Mucosal vaccines against COVID-19 have potential to prevent even mild infections and stop transmission – a challenge current vaccines are unable to address. But it's too soon to declare these vaccines -- delivered nasally, orally, or transdermally -- the solution that could quash the pandemic, experts say.
It's still "early days" for these immunizations, said William Schaffner, MD, an infectious diseases physician at Vanderbilt University in Nashville, Tennessee. There is hope that intranasal vaccines will be able to cut transmission, but "it's more anticipated than demonstrated at the present time," he said.
He and other experts point to a lack of data on the efficacy of mucosal COVID vaccines in humans and many challenges ahead for development and evaluation of efficacy.

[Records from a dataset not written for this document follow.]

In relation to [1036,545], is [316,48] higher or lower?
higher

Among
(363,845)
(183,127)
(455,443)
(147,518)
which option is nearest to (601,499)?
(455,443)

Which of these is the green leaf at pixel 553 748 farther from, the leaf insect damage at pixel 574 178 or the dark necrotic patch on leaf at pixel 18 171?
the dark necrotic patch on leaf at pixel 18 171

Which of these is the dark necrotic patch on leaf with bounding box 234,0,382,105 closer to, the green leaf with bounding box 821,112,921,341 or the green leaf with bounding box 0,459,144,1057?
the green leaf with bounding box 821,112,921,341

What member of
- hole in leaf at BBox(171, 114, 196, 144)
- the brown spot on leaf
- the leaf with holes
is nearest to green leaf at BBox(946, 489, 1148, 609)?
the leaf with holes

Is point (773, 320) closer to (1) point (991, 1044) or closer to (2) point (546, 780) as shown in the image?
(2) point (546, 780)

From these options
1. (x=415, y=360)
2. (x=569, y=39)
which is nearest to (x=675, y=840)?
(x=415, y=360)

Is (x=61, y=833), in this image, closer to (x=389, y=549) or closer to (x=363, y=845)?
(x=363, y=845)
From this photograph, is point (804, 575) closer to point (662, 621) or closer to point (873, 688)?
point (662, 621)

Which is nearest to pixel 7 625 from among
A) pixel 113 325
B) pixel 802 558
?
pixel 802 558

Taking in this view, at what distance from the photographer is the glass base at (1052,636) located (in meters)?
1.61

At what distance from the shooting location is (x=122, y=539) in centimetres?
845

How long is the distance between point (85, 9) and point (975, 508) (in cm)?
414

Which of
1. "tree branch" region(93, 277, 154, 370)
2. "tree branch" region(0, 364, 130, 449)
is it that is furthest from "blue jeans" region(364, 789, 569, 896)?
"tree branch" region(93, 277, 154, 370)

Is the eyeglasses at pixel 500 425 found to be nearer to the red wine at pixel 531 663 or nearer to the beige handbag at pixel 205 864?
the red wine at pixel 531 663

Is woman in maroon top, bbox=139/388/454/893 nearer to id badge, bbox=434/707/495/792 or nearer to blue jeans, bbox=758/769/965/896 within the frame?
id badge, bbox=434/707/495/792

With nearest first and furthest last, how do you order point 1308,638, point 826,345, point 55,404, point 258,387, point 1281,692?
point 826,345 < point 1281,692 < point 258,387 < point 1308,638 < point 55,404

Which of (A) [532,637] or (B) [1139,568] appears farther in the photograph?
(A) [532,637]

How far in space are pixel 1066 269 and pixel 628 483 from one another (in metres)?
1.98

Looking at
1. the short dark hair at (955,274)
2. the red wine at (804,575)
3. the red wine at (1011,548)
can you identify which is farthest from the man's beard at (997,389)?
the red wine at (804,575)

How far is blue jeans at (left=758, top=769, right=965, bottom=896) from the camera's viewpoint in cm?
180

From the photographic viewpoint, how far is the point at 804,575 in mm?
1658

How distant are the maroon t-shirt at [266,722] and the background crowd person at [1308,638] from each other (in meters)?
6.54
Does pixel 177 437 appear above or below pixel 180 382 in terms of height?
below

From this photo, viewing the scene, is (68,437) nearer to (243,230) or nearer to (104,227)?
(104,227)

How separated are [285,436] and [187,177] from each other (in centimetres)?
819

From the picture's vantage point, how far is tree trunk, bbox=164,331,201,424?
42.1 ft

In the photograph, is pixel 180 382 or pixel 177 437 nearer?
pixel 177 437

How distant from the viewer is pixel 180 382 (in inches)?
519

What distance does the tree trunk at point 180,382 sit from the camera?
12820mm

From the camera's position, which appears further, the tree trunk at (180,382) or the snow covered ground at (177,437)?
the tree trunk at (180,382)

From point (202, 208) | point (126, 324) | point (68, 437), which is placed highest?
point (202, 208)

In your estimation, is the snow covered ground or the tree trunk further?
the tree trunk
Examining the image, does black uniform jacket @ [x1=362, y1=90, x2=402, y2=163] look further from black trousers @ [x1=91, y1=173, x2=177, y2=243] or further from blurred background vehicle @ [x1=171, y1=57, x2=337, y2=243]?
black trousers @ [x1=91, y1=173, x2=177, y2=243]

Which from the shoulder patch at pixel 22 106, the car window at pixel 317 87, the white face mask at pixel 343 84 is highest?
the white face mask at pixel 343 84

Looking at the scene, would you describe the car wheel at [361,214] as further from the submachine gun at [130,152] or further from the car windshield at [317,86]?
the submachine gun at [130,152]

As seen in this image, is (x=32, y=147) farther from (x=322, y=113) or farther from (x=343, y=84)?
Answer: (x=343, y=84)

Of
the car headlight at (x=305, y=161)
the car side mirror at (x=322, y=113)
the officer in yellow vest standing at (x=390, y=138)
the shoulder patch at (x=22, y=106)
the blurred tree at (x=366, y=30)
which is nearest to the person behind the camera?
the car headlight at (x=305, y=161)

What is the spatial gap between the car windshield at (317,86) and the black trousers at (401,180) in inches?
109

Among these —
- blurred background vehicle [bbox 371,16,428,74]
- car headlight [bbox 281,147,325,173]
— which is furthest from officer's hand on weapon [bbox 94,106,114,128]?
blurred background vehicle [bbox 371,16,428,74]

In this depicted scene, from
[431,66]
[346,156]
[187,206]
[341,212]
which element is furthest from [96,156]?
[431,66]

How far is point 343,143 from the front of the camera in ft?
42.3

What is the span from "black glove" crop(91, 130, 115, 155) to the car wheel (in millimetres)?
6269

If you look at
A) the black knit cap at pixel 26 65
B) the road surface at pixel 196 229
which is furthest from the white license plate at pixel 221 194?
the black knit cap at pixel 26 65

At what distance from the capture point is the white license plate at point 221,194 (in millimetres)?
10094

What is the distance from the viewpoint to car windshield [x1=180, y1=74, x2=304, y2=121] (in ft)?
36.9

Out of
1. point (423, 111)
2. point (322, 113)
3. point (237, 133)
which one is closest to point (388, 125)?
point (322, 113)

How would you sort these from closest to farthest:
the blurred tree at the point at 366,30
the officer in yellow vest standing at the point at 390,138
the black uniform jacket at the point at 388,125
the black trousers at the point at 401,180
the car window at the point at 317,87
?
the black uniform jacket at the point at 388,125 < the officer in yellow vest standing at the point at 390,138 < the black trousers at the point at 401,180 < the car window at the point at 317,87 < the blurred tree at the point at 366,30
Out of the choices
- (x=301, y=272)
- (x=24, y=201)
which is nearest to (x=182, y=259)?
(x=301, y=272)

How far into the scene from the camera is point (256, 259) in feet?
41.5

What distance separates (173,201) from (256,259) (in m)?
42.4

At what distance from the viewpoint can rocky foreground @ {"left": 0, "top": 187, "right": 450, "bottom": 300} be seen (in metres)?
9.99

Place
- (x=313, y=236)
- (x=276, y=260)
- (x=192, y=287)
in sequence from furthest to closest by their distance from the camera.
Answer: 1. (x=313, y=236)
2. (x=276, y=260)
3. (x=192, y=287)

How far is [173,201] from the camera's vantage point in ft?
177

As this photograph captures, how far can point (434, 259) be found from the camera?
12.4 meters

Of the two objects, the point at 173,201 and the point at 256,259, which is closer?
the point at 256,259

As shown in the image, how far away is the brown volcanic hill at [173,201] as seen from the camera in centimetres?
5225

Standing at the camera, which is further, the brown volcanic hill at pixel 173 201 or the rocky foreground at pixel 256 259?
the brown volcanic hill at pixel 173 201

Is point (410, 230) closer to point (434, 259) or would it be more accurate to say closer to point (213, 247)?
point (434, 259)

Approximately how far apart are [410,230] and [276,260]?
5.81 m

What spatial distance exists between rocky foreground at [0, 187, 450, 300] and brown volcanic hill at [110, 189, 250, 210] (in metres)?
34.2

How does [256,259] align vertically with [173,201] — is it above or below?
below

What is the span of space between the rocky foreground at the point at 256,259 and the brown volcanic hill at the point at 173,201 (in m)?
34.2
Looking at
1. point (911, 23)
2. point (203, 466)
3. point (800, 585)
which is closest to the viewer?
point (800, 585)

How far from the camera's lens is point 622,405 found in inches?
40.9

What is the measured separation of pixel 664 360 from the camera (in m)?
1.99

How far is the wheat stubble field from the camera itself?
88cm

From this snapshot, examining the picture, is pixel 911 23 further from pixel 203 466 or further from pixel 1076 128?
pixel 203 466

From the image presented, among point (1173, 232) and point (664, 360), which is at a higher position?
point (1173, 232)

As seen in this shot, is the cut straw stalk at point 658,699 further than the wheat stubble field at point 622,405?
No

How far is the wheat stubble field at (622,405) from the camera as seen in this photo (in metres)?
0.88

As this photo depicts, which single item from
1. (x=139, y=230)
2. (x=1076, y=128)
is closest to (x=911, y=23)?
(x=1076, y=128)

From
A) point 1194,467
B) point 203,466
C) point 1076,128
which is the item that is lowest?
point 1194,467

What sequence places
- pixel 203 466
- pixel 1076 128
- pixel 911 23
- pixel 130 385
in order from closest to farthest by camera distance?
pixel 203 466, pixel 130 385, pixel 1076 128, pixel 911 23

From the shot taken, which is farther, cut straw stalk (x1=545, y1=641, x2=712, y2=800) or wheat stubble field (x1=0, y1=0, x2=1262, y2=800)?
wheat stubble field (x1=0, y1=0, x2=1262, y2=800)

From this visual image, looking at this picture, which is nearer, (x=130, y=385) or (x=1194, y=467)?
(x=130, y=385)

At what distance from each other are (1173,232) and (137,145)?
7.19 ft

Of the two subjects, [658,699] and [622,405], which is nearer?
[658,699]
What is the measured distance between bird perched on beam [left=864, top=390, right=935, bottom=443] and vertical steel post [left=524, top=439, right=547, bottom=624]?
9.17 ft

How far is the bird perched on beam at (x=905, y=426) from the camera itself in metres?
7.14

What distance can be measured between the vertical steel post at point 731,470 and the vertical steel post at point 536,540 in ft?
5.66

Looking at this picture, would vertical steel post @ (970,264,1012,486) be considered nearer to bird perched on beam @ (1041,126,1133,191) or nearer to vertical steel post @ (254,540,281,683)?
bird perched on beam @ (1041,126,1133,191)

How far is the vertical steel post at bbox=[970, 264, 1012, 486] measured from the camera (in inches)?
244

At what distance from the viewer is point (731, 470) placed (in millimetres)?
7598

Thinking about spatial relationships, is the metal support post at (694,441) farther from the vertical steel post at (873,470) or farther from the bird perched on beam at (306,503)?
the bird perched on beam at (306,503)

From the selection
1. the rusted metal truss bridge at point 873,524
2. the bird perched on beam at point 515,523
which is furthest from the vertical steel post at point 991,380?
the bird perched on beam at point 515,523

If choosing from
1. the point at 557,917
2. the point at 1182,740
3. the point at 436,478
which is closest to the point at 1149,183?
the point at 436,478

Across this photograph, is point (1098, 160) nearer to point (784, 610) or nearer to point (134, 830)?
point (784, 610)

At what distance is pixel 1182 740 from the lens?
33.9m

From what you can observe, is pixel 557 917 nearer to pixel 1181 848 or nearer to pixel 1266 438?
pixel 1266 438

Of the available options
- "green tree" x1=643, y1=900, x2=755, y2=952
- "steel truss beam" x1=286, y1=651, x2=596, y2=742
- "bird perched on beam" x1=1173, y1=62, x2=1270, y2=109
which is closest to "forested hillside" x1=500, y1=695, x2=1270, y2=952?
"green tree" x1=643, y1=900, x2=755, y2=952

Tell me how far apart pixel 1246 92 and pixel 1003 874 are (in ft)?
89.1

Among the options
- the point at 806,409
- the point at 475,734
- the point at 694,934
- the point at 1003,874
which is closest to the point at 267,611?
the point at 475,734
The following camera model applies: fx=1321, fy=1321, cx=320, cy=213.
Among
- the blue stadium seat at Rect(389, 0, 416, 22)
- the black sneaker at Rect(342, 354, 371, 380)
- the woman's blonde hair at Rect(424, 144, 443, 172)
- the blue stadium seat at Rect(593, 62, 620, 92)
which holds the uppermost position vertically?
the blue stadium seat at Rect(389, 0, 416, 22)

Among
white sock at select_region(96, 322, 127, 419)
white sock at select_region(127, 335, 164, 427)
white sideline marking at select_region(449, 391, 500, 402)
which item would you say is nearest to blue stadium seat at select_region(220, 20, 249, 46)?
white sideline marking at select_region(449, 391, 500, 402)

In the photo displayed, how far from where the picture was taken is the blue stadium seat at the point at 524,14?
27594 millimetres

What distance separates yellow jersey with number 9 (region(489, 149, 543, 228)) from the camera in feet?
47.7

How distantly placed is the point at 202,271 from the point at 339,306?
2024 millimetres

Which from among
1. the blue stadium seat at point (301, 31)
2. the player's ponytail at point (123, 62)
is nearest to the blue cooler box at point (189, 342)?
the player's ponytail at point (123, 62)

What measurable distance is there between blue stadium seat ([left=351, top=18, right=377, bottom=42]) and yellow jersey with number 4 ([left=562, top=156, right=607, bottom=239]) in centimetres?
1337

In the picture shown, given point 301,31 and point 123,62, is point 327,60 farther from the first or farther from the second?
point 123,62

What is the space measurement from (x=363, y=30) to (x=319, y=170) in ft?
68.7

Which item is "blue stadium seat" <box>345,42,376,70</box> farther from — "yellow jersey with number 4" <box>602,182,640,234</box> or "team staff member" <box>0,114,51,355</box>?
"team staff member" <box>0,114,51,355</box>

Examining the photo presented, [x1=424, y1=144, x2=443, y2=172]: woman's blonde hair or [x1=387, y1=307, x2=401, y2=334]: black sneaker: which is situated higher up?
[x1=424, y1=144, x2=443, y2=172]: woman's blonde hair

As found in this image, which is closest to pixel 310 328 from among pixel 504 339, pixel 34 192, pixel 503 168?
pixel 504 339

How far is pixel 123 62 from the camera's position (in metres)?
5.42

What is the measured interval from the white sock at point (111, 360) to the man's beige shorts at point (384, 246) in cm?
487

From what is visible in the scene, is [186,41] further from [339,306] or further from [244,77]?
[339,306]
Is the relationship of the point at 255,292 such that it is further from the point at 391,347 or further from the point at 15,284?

At least 12 nasal vaccine candidates for COVID are in development, four of which have reached phase III clinical trials.
The only approved intranasal vaccine of any type in the U.S. is FluMist, a live attenuated vaccine against influenza. Some countries, however, have already approved mucosal vaccines for COVID. Earlier this month, China approved an inhaled COVID-19 vaccine as a booster and India gave the green light to an intranasal vaccine for emergency use, both based on adenovirus vectors.
Reaching Sterilizing Immunity
Like most respiratory viruses, SARS-CoV-2 enters the body through mucous membranes such as the mouth, nose, and throat. After the virus makes contact on the mucosal surfaces, it multiplies, traveling from those entry points through the bloodstream to other parts of the body.
The idea is that mucosal vaccines could bolster immunity at these viral entry points, stopping the pathogen from implanting, multiplying, and transporting itself throughout the body.
"We know that if you can induce immunity in the nose, that often is much more effective in preventing infection," said Kathryn Edwards, MD, a professor of pediatrics and vaccine researcher also at Vanderbilt University. "It's an attractive hypothesis to think we could begin to make weakened COVID vaccines that might be able to stimulate local immunity and really prevent infection."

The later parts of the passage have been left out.